§ SET OF TASKS:
1. Decide whether each statement agrees with the Postgres debugging post: (a) the regression first appeared in Postgres 16, (b) the author usually runs sysbench against an IO-bound workload, (c) the insert regression reproduces in both 18.0 and 18.1. Answer yes or no for each and quote the words from the post that decide it.
2. Continue the Postgres debugging post from the point where it stops.

§ SUPPLIED TEXT:
____________

Debugging regressions with Postgres in IO-bound sysbench

I explained in this post that there is a possible performance regression for Postgres with IO-bound sysbench. It arrived in Postgres 16 and remains in Postgres 18. I normally run sysbench with a cached database, but I had a spare server so I repeated tests with an IO-bound workload.

The bad news for me is that I need to spend more time explaining the problem. The good news for me is that I learn more about Postgres by doing this. And to be clear, I have yet to explain the regression but this post documents my debugging efforts.

sysbench

This post explains how I use sysbench. Note that modern sysbench is a framework for running benchmarks and it comes with many built-in tests. By framework I mean that it includes much plumbing for several DBMS and you can write tests in Lua with support for the Lua JIT so the client side of the tests use less CPU.

The sysbench framework has been widely used in the MySQL community for a long time. Originally it hard-coded one (or perhaps a few tests) and in too many cases by sysbench people mean the classic (original) sysbench transaction that is a mix of point queries, range queries and writes. The classic transaction is now implemented by oltp_read_write.lua with help from oltp_common.lua.

The oltp_read_write.lua test is usually not good at detecting regressions but in this case (the problem motivating me to write this blog post) it has detected the regression.

How to find regressions

I have opinions about how to run DBMS benchmarks. For example, be careful about running read-only benchmarks for an LSM because the state (shape) of the LSM tree can have a large impact on CPU overhead and the LSM state (shape) might be in the same (bad or good) state for the duration of the test. With read-write tests the LSM state should cycle between better and worse states.

But traditional b-tree storage engines also have states. One aspect of that is MVCC debt -- write-heavy tests increase the debt and the engine doesn't always do a great job of limiting that debt. So I run sysbench tests in a certain order to both create and manage MVCC debt while trying to minimize noise.

The order of the tests is listed here and the general sequence is:

1. Load and index the tables
2. Run a few read-only tests to let MVCC debt get reduced if it exists
3. Optionally run more read-only tests (I usually skip these)
4. Run write-heavy tests
5. Do things to reduce MVCC debt (see here for Postgres and MySQL)
6. Run read-only tests (after the tables+indexes have been subject to random writes)
7. Run delete-only and then insert-only tests

Results

The possible regressions are:

• update-zipf in Postgres 16, 17 and 18
• write-only in Postgres 16, 17 and 18
• read-write in Postgres 16, 17 and 18
• insert in Postgres 18 - this reproduces in 18.0 and 18.1

Legend:

* relative QPS for Postgres 16.11, 17.7 and 18.1

* relative QPS is (QPS for my version / QPS for Postgres 15.15)

____________

§ SUPPLIED RECORDS:
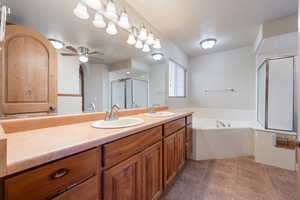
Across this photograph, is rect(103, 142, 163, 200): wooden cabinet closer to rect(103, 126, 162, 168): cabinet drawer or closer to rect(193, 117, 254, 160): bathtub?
rect(103, 126, 162, 168): cabinet drawer

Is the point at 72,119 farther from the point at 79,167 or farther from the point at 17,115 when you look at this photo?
the point at 79,167

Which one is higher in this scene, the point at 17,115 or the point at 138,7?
the point at 138,7

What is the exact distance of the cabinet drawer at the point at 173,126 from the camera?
1382 mm

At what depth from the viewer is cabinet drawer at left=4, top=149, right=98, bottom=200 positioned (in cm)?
44

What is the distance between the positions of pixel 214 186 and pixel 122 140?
1410mm

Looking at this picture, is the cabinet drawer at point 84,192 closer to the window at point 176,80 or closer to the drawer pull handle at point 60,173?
the drawer pull handle at point 60,173

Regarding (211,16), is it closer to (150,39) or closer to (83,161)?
(150,39)

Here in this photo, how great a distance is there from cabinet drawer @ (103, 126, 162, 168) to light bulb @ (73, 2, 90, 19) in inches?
45.6

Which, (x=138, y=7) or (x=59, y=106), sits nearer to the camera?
(x=59, y=106)

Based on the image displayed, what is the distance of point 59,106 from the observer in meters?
1.05

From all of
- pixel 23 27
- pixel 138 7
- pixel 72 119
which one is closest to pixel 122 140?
pixel 72 119

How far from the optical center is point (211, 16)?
1.88 metres

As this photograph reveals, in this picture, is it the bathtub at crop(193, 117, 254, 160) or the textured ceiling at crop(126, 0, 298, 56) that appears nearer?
the textured ceiling at crop(126, 0, 298, 56)

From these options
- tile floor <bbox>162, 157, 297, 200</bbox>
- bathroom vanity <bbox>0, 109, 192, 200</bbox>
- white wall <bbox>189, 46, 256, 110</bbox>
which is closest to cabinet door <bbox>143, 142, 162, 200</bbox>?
bathroom vanity <bbox>0, 109, 192, 200</bbox>
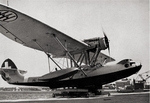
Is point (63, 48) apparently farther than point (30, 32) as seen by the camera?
Yes

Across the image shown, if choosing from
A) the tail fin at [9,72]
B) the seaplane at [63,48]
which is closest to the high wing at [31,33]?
the seaplane at [63,48]

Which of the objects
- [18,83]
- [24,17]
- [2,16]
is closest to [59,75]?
[24,17]

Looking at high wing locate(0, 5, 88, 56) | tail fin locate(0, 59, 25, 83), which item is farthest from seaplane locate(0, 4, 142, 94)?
tail fin locate(0, 59, 25, 83)

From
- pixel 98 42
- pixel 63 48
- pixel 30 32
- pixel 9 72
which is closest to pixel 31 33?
pixel 30 32

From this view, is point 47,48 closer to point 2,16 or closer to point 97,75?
point 97,75

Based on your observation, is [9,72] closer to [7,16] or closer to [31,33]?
[31,33]

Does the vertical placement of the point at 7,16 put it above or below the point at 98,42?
above

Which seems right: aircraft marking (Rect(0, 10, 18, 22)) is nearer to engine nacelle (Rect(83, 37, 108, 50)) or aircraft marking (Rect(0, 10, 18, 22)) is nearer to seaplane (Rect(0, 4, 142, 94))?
seaplane (Rect(0, 4, 142, 94))
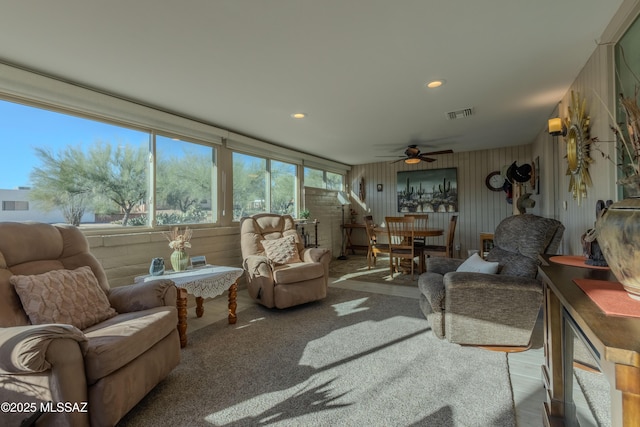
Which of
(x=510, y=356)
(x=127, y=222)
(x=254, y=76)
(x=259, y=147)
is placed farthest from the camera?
(x=259, y=147)

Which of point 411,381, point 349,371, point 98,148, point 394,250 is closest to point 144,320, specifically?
point 349,371

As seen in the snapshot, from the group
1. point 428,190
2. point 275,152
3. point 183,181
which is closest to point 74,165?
point 183,181

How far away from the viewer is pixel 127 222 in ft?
9.87

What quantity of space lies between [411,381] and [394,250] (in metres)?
2.96

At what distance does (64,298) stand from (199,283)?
94cm

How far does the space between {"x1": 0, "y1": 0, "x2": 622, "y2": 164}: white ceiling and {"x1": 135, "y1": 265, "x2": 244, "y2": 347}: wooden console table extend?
1.76 meters

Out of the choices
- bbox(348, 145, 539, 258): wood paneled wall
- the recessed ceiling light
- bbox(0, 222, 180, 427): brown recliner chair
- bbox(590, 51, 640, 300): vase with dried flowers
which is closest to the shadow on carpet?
bbox(348, 145, 539, 258): wood paneled wall

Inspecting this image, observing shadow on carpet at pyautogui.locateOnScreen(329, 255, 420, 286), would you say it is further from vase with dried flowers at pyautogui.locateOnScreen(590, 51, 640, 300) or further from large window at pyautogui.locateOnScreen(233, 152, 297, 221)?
vase with dried flowers at pyautogui.locateOnScreen(590, 51, 640, 300)

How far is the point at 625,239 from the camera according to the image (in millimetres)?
874

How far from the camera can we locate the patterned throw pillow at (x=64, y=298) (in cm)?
159

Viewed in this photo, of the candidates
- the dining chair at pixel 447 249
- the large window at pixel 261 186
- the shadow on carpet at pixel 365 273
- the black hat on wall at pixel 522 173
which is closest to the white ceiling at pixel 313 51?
the large window at pixel 261 186

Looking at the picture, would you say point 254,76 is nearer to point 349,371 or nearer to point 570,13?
point 570,13

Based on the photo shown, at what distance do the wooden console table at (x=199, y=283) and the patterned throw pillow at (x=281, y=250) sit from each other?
722mm

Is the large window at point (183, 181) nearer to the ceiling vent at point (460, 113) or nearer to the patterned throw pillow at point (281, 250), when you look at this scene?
the patterned throw pillow at point (281, 250)
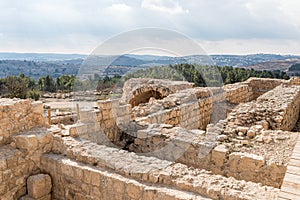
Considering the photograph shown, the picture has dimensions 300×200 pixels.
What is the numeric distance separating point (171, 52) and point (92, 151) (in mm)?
6190

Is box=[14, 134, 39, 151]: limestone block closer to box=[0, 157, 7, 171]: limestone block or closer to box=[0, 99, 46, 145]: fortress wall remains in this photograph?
box=[0, 99, 46, 145]: fortress wall remains

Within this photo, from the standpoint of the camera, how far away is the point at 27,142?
4.39m

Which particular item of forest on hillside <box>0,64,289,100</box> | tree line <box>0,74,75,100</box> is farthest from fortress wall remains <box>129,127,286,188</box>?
tree line <box>0,74,75,100</box>

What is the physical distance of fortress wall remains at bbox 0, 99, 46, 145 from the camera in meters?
4.51

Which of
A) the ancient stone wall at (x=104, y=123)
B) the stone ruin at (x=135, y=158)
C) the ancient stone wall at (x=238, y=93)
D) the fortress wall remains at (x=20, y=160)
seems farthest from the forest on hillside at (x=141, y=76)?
the fortress wall remains at (x=20, y=160)

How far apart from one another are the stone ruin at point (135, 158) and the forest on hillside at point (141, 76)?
22.1ft

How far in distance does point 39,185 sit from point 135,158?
1654 mm

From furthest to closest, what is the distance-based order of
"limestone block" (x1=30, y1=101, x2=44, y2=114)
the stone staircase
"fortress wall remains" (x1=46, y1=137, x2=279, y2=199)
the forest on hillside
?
the forest on hillside → "limestone block" (x1=30, y1=101, x2=44, y2=114) → "fortress wall remains" (x1=46, y1=137, x2=279, y2=199) → the stone staircase

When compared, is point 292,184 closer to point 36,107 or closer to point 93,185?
point 93,185

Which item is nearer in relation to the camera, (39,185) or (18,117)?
(39,185)

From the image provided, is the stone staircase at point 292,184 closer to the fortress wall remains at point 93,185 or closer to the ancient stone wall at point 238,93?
the fortress wall remains at point 93,185

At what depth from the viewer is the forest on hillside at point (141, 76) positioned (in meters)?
14.9

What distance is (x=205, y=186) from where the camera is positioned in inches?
125

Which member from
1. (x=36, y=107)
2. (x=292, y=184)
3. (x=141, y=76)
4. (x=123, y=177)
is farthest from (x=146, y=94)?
(x=292, y=184)
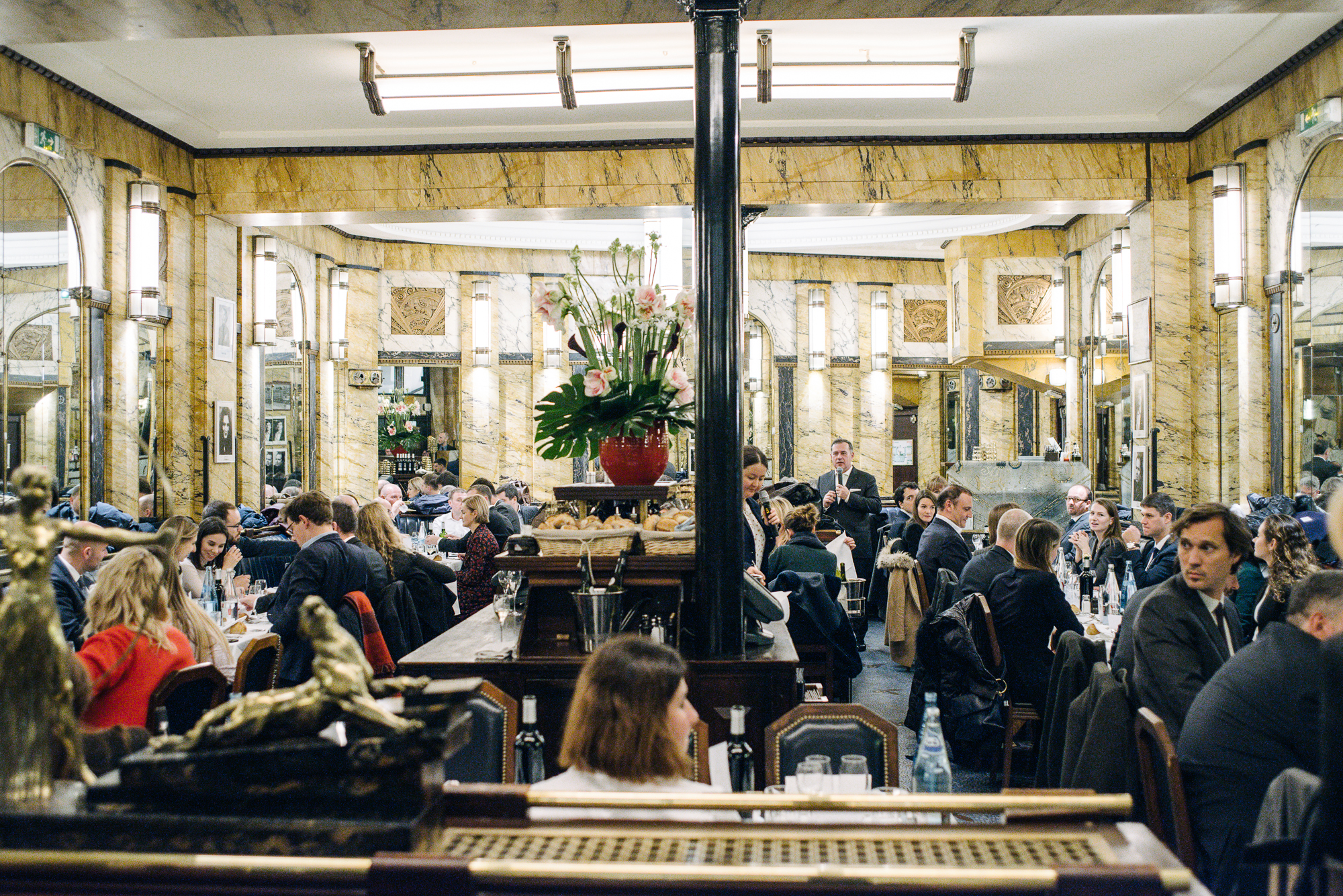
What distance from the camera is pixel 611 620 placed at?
336 cm

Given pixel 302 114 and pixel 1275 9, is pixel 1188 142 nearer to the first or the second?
pixel 1275 9

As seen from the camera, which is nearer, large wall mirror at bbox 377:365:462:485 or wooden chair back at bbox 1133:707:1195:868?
wooden chair back at bbox 1133:707:1195:868

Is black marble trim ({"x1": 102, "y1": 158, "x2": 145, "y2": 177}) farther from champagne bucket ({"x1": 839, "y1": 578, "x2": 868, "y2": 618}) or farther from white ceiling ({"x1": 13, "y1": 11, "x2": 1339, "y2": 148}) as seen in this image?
champagne bucket ({"x1": 839, "y1": 578, "x2": 868, "y2": 618})

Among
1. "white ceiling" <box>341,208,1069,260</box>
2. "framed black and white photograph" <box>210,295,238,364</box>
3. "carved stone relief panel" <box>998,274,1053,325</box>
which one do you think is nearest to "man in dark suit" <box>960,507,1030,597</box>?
"framed black and white photograph" <box>210,295,238,364</box>

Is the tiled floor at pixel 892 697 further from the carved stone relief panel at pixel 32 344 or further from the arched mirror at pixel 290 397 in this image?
the arched mirror at pixel 290 397

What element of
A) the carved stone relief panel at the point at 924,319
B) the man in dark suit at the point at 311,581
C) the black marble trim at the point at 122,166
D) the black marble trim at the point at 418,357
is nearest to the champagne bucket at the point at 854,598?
the man in dark suit at the point at 311,581

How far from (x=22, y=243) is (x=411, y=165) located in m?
3.15

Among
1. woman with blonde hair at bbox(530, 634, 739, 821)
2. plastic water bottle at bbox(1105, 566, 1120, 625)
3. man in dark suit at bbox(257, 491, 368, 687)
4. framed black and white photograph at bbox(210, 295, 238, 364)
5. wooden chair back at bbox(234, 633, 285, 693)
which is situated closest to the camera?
Result: woman with blonde hair at bbox(530, 634, 739, 821)

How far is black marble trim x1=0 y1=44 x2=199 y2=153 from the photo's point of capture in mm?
6816

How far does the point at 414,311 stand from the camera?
578 inches

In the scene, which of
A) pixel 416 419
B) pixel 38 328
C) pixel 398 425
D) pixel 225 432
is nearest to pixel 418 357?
pixel 398 425

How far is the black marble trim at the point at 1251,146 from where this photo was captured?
7.67m

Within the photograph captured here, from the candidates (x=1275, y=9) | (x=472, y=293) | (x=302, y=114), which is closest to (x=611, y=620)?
(x=1275, y=9)

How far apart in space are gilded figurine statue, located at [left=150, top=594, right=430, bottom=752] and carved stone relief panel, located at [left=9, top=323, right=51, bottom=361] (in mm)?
6642
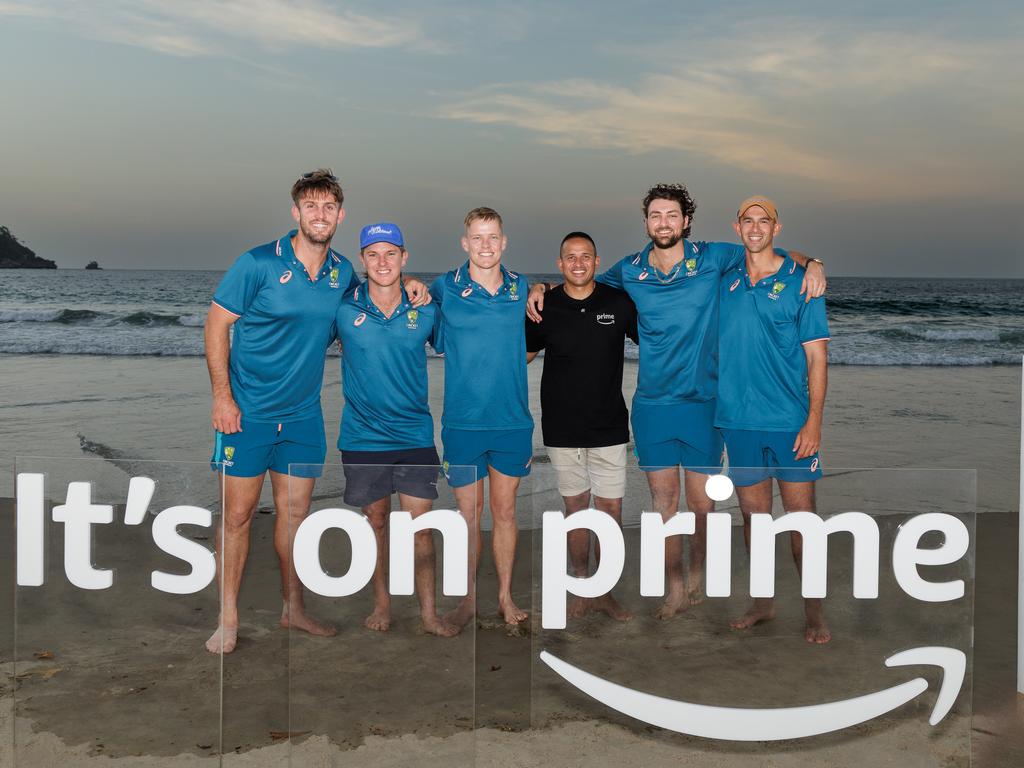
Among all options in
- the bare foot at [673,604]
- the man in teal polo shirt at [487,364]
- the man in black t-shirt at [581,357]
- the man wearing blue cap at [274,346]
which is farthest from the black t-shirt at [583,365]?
the bare foot at [673,604]

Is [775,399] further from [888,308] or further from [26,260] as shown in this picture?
[26,260]

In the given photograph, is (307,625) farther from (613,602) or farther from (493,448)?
(493,448)

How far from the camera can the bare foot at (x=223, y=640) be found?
3002 millimetres

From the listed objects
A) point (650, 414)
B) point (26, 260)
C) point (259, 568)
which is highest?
point (26, 260)

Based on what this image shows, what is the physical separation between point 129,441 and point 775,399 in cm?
789

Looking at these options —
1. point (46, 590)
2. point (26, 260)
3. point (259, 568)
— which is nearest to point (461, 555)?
point (46, 590)

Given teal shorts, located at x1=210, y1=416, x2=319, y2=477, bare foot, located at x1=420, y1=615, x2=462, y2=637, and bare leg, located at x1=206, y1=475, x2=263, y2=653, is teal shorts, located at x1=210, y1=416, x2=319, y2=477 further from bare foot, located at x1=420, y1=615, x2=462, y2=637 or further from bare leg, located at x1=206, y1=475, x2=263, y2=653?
bare foot, located at x1=420, y1=615, x2=462, y2=637

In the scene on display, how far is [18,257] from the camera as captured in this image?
3053 centimetres

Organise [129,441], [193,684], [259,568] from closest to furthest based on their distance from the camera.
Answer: [193,684] < [259,568] < [129,441]

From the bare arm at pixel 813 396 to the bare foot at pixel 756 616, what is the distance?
746mm

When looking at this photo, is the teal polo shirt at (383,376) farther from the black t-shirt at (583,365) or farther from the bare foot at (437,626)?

____________

§ EXERCISE RESPONSES:
1.
(a) Yes: "It arrived in Postgres 16 and remains in Postgres 18."
(b) No: "I normally run sysbench with a cached database"
(c) Yes: "this reproduces in 18.0 and 18.1"

2.
16.11   17.7    18.1

1.01    1.00    1.01    update-inlist

1.06    1.03    1.04    update-index

1.04    1.04    1.04    update-nonindex

1.00    1.08    1.07    update-one

0.85    0.72    0.71    update-zipf

0.88    0.86    0.84    write-only_range=10000

0.71    0.82    0.81    read-write_range=100

0.74    0.78    0.82    read-write_range=10

1.06    1.03    1.00    delete

1.02    1.00    0.80    insert

Note that when the insert test has a relative QPS of 0.80 for Postgres 18.1, then 18.1 gets 80% of the throughput vs Postgres 15.5. So this is a problem to figure out.

Explaining the insert test for Postgres 18.1

I wrote useful but messy Bash scripts to make it easier to run and explain sysbench results. One of the things I do is collect results from vmstat and iostat per test and then summarize average and normalized values from them where normalized values are: (avg from iostat or vmstat / QPS). 

And then I compute relative values for them which is the following and the base case here is Postgres 15.15: (value from my version / value from the base case)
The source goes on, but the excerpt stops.